Indoor air quality and increased human exposure to air pollutants in the home and workplace has been a significant concern in recent years. Terms like "sick building syndrome" have been coined to refer to the unexplained illnesses or long term health problems people suffer as a result of exposure to indoor air contaminants. As greater efforts have been made in construction to seal out the weather, we have in effect trapped many noxious air pollutants within these structures. A common cause of poor indoor air quality is inadequate ventilation systems. This is not only a problem in the workplace, but even more so in the home as human exposure to elevated levels of Radon gas has become a serious issue. Radon is a radioactive gas generated by the natural decay of uranium found in soils. Radon gas infiltrates homes etc. through foundations, and cracks in walls posing a significant health risk as a correlation has been found between increased human exposure to Radon and an increased incidence of lung cancer. This risk has prompted research into finding cost-effective methods of protecting people from exposure to hazardous levels of Radon gas. The most common methods of reducing the accumulation of Radon gas are to keep it from entering the home (through sealing and/or ventilating foundations) or through general dilution (increased ventilation of the dwelling).
One recently developed system, the Solar Radon Reduction System (SRRS), is a low cost (home built) unit that uses forced draft, solar heated outside air that in effect pressurizes and ventilates the home. In this system Radon reduction is achieved through decreased infiltration (as a result of pressurization) and dilution (ventilation). Radon reduction rates of 24% to 29% were achieved (compared to background levels) when the system operated in the solar only mode (when the dwellings heating system was not operating) and up to 56% Radon reduction when the SRRS operated in conjunction with the home heating system. The use of the SRRS in test homes has produced small net gains in energy savings, and the entire system cost about 10% the price of commercially available systems.

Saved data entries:

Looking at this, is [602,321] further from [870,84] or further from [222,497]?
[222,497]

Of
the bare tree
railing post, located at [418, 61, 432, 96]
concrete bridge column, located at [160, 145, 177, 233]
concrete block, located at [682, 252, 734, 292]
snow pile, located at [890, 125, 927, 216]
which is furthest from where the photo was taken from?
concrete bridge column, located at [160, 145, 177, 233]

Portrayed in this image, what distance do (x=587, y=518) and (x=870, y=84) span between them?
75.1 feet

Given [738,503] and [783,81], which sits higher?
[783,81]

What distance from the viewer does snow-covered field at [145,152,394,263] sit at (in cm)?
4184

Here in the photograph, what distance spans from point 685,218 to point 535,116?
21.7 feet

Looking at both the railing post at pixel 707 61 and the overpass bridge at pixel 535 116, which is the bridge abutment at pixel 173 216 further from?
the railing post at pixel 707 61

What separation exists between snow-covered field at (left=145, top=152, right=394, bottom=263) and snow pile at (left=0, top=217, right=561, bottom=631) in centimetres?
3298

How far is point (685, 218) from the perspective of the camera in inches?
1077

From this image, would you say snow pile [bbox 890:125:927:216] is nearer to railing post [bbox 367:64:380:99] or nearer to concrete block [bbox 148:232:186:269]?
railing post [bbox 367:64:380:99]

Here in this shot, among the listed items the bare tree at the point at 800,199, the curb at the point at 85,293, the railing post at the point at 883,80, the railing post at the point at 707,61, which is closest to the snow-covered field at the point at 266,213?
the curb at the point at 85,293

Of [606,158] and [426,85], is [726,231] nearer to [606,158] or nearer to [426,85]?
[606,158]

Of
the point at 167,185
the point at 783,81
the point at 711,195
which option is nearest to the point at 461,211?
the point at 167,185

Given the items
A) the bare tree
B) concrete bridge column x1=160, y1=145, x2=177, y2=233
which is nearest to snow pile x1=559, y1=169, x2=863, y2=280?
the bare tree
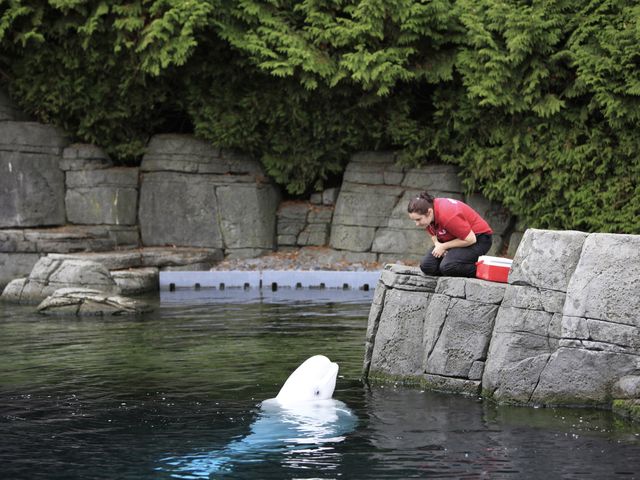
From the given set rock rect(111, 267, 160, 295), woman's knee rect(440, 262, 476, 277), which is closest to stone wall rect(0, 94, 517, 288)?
rock rect(111, 267, 160, 295)

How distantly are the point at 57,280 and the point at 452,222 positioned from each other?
9.77m

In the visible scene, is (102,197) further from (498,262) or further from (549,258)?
(549,258)

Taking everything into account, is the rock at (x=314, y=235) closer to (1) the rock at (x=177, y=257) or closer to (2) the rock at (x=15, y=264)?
(1) the rock at (x=177, y=257)

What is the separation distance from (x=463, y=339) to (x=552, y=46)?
10.7 m

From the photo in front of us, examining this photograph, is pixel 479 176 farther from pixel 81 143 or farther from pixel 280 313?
pixel 81 143

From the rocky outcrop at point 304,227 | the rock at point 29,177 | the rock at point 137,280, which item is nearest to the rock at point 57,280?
the rock at point 137,280

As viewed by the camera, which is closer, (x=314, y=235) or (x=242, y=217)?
(x=242, y=217)

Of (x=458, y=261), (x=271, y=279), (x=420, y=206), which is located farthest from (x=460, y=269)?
(x=271, y=279)

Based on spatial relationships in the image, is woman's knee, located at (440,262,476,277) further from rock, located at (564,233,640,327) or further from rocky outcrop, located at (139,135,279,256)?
rocky outcrop, located at (139,135,279,256)

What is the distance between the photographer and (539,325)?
9.66 metres

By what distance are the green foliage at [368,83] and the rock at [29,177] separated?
89cm

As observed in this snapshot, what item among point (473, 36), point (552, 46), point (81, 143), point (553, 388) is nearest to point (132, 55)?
point (81, 143)

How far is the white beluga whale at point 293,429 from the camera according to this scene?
7898mm

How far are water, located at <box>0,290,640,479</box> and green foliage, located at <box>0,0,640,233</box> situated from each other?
7450mm
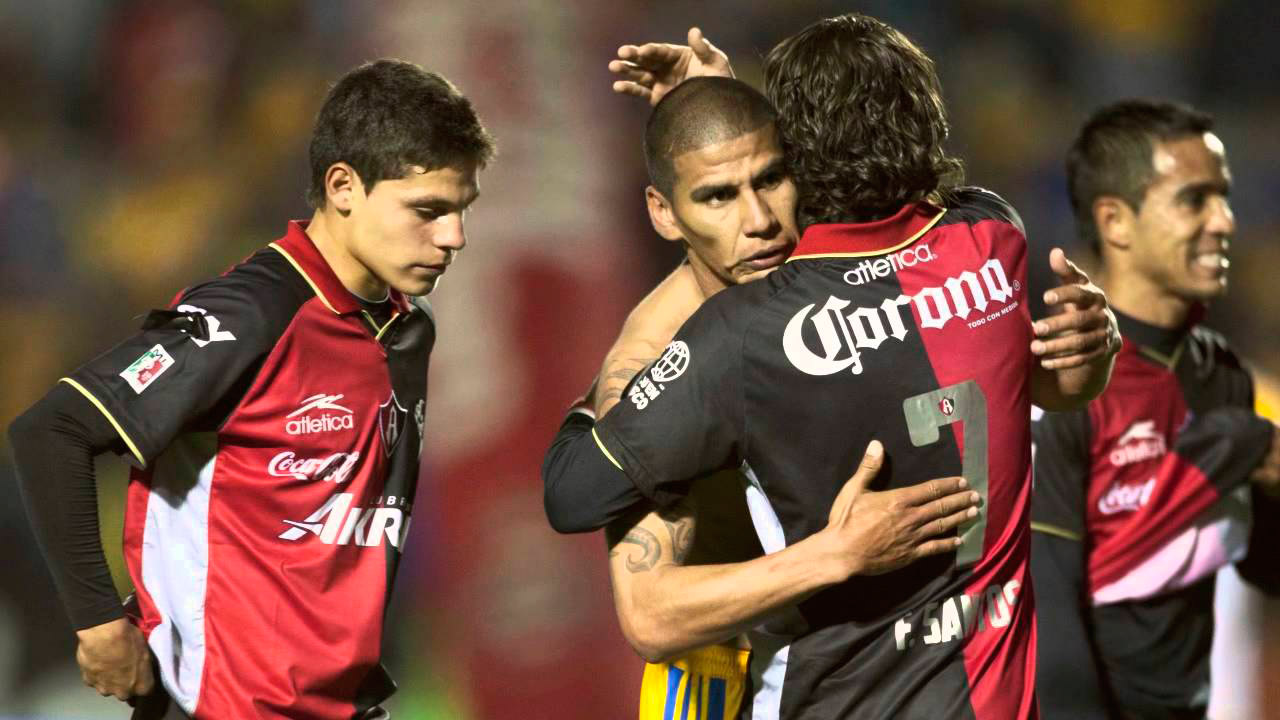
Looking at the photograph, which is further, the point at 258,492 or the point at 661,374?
the point at 258,492

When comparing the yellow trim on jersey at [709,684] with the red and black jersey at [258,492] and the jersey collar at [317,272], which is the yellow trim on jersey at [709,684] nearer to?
the red and black jersey at [258,492]

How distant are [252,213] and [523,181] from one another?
4.84ft

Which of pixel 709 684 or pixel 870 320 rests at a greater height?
pixel 870 320

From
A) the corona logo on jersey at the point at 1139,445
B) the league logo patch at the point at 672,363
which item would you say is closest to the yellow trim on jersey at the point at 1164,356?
the corona logo on jersey at the point at 1139,445

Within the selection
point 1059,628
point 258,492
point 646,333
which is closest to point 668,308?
point 646,333

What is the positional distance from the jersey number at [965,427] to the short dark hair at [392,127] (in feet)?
3.53

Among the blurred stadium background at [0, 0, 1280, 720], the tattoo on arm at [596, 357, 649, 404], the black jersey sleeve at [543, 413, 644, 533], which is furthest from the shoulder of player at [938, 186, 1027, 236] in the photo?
the blurred stadium background at [0, 0, 1280, 720]

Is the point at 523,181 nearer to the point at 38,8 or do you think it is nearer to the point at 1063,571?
the point at 38,8

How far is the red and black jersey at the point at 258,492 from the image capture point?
2.55 metres

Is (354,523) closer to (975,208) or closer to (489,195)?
(975,208)

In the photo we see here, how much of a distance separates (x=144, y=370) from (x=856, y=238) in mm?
1295

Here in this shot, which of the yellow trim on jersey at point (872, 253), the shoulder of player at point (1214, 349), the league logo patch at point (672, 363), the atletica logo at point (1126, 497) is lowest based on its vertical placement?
the atletica logo at point (1126, 497)

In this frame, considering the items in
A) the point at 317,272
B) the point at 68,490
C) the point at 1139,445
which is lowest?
the point at 1139,445

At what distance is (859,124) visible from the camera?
7.93 ft
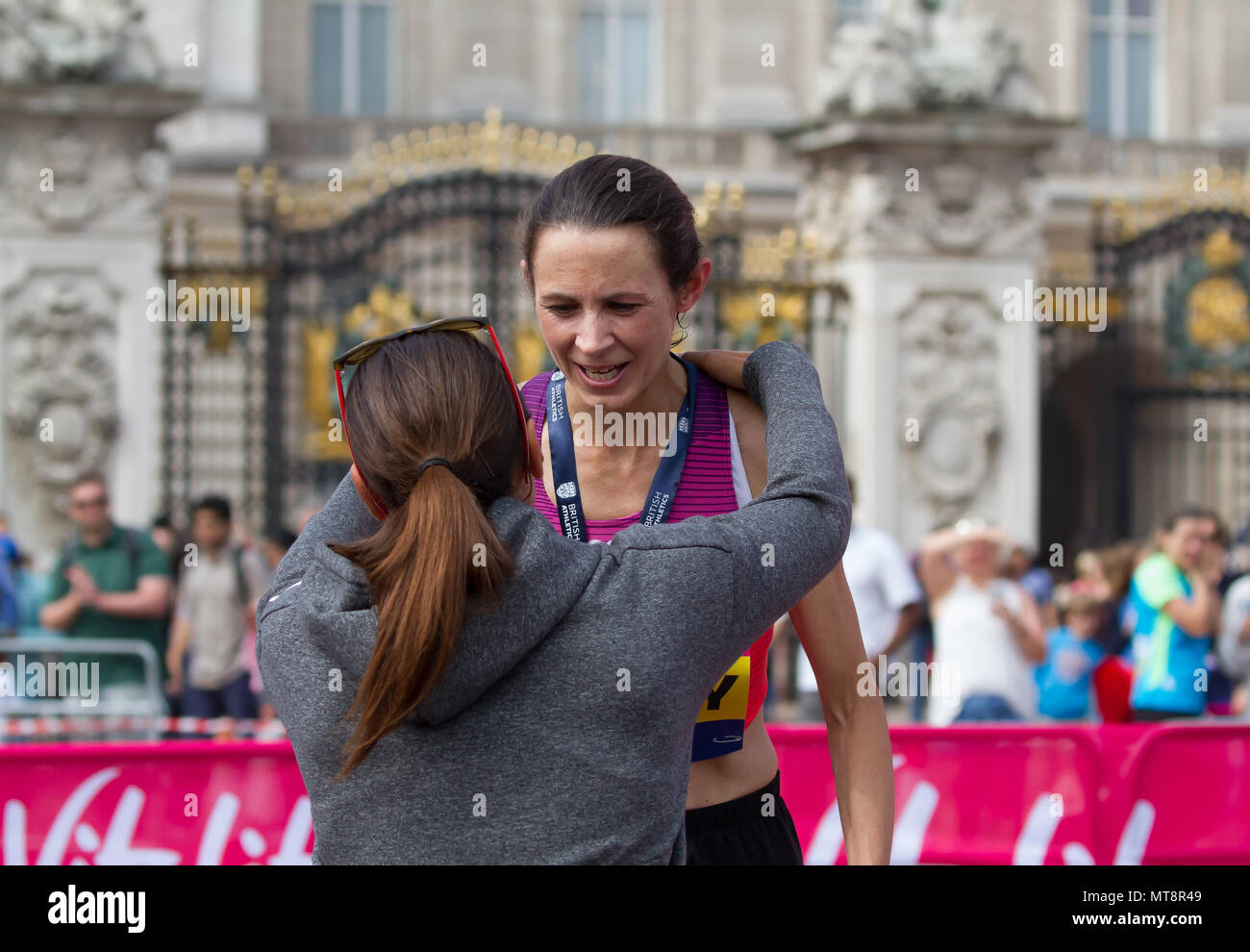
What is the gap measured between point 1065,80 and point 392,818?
2153 centimetres

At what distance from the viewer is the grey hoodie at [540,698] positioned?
189 centimetres

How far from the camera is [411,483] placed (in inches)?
76.5

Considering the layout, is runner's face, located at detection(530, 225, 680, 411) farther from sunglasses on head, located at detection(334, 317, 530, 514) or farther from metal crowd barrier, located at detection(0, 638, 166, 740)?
metal crowd barrier, located at detection(0, 638, 166, 740)

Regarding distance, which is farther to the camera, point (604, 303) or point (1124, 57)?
point (1124, 57)

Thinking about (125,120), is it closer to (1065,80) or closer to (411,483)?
(411,483)

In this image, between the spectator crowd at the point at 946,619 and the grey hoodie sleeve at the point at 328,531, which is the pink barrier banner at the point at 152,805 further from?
the grey hoodie sleeve at the point at 328,531

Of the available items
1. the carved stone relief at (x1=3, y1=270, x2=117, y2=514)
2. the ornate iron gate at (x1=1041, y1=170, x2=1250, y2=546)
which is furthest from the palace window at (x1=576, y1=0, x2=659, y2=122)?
the carved stone relief at (x1=3, y1=270, x2=117, y2=514)

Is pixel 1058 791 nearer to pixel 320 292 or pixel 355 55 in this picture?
pixel 320 292

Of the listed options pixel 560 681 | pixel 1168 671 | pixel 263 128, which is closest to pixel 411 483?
pixel 560 681

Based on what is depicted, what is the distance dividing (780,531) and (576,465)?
0.66 m

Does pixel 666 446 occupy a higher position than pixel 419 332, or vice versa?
pixel 419 332

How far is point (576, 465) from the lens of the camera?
2.62 m

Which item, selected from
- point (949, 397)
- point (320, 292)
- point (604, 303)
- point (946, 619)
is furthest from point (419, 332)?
point (320, 292)

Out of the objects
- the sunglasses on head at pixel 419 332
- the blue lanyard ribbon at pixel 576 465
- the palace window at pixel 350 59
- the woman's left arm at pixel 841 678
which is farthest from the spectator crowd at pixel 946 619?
the palace window at pixel 350 59
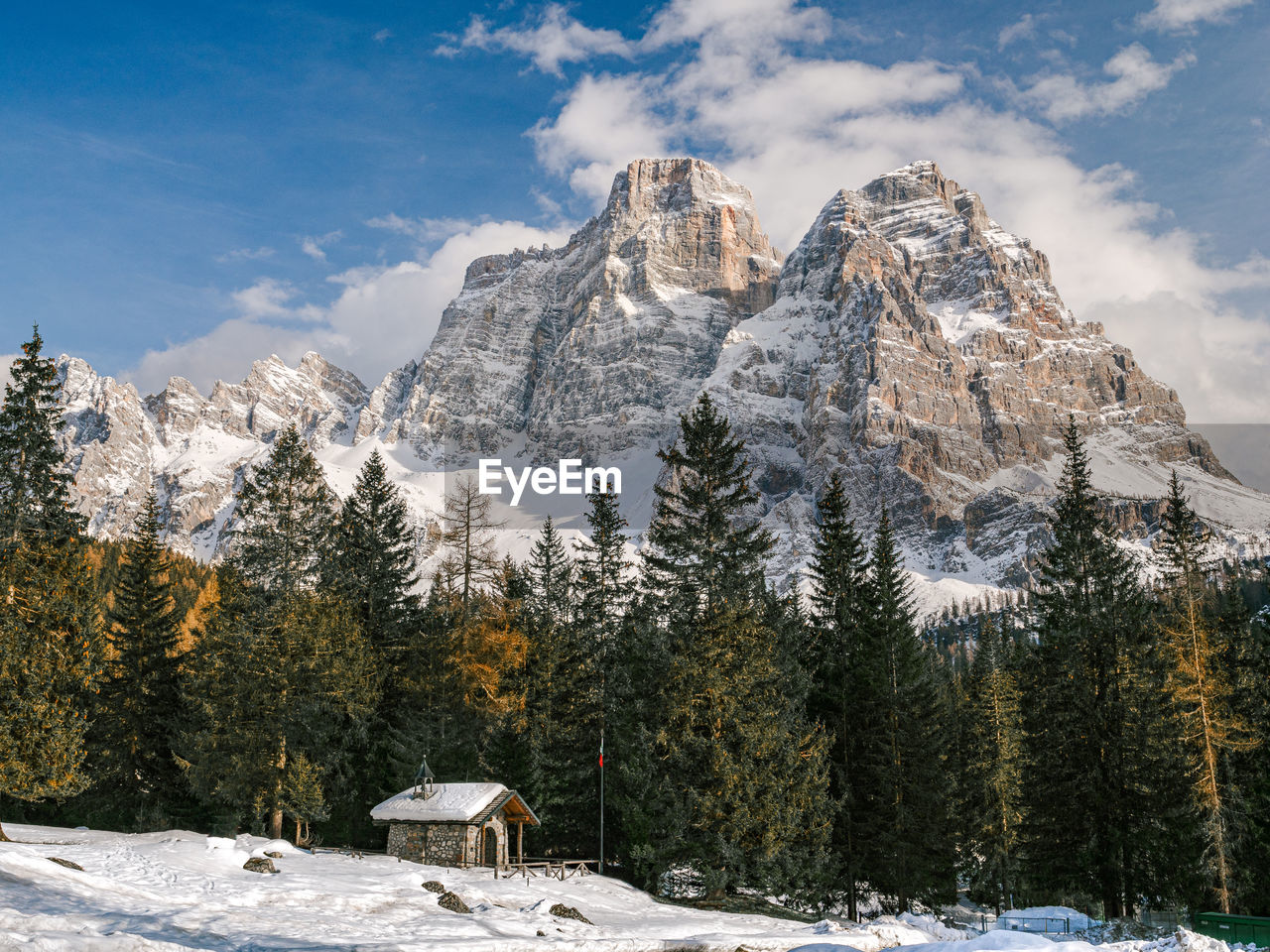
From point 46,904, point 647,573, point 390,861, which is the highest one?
point 647,573

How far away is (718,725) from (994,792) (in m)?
25.5

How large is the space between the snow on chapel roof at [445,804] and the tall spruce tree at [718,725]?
5.11 metres

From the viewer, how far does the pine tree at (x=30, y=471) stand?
2461cm

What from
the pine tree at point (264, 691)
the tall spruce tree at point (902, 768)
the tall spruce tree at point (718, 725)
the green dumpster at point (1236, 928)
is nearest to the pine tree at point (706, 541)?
the tall spruce tree at point (718, 725)

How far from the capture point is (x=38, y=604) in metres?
23.8

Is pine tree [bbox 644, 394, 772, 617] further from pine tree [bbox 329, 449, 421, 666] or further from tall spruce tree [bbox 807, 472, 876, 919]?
pine tree [bbox 329, 449, 421, 666]

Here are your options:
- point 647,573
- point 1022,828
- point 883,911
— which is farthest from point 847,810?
point 647,573

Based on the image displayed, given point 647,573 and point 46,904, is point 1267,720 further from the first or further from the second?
point 46,904

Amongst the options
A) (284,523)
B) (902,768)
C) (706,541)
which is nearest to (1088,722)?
(902,768)

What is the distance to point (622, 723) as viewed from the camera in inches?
1467

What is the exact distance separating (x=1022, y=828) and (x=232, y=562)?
3133 centimetres

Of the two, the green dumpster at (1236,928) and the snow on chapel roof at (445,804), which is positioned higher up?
the snow on chapel roof at (445,804)

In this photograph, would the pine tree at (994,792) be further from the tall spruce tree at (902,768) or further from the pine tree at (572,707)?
→ the pine tree at (572,707)

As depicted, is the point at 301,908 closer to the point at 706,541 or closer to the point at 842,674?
the point at 706,541
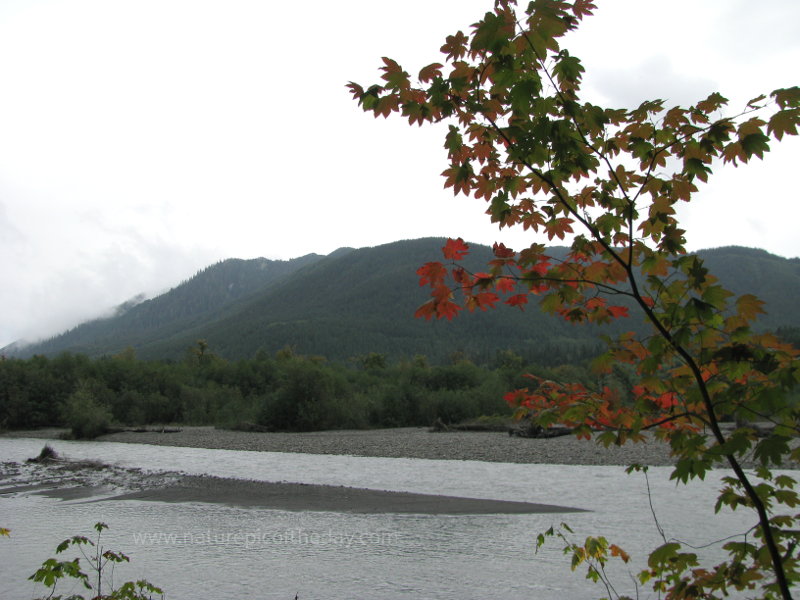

WHAT TO WORK ON:
- A) Write out everything in the indoor air quality text from "One recently developed" down to "commercially available systems.".
- B) Answer these questions using the indoor air quality text.
(i) What generates Radon?
(ii) How much Radon reduction did the SRRS achieve when it ran together with the home heating system?
(iii) What did the entire SRRS cost compared with commercially available systems?
The items are separate material and are not part of the indoor air quality text.

ANSWERS TO THE TASKS:
- A)
One recently developed system, the Solar Radon Reduction System (SRRS), is a low cost (home built) unit that uses forced draft, solar heated outside air that in effect pressurizes and ventilates the home. In this system Radon reduction is achieved through decreased infiltration (as a result of pressurization) and dilution (ventilation). Radon reduction rates of 24% to 29% were achieved (compared to background levels) when the system operated in the solar only mode (when the dwellings heating system was not operating) and up to 56% Radon reduction when the SRRS operated in conjunction with the home heating system. The use of the SRRS in test homes has produced small net gains in energy savings, and the entire system cost about 10% the price of commercially available systems.

- B)
(i) The natural decay of uranium found in soils.
(ii) Up to 56%.
(iii) About 10% of their price.